**Problem requirements:** The answer must consist of every line in the records that contains the word "United".

**Data records:**
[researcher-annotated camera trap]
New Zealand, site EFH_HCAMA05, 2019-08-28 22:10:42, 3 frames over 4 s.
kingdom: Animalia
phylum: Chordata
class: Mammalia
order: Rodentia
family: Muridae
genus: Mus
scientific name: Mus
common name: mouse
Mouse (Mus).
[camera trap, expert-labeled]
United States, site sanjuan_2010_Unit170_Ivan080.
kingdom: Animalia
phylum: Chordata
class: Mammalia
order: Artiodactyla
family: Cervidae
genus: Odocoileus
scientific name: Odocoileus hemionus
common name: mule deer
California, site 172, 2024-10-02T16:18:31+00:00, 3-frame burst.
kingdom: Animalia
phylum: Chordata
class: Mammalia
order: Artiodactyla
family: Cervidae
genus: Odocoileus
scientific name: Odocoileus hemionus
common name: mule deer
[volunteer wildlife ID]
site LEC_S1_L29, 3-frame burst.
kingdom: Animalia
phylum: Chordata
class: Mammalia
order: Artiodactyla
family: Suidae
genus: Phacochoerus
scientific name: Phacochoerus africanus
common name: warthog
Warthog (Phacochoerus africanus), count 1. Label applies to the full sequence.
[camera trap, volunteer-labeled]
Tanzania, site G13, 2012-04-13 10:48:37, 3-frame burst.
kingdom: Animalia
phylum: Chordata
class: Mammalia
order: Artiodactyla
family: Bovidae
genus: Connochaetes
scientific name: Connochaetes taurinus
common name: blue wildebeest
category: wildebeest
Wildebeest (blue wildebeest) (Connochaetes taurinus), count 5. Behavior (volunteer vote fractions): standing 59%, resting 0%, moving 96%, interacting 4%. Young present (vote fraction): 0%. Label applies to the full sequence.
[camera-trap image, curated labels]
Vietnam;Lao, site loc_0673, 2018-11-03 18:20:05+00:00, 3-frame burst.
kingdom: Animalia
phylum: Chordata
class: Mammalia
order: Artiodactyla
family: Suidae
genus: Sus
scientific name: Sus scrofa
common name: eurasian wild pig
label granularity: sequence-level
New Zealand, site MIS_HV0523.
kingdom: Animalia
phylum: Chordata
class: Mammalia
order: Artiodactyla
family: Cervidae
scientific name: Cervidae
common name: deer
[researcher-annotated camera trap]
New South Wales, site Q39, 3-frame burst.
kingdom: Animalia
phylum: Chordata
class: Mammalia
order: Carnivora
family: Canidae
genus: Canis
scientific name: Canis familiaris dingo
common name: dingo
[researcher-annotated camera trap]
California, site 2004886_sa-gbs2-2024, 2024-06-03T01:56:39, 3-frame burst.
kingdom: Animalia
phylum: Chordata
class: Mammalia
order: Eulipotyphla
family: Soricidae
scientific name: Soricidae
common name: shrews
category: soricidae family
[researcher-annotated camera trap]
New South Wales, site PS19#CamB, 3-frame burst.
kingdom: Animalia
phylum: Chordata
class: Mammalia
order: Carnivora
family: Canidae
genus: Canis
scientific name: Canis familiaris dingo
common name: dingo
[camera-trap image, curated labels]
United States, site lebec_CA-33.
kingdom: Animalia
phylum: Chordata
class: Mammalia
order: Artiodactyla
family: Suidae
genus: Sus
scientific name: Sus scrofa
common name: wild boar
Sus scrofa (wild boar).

**Reply to the task:**
United States, site sanjuan_2010_Unit170_Ivan080.
United States, site lebec_CA-33.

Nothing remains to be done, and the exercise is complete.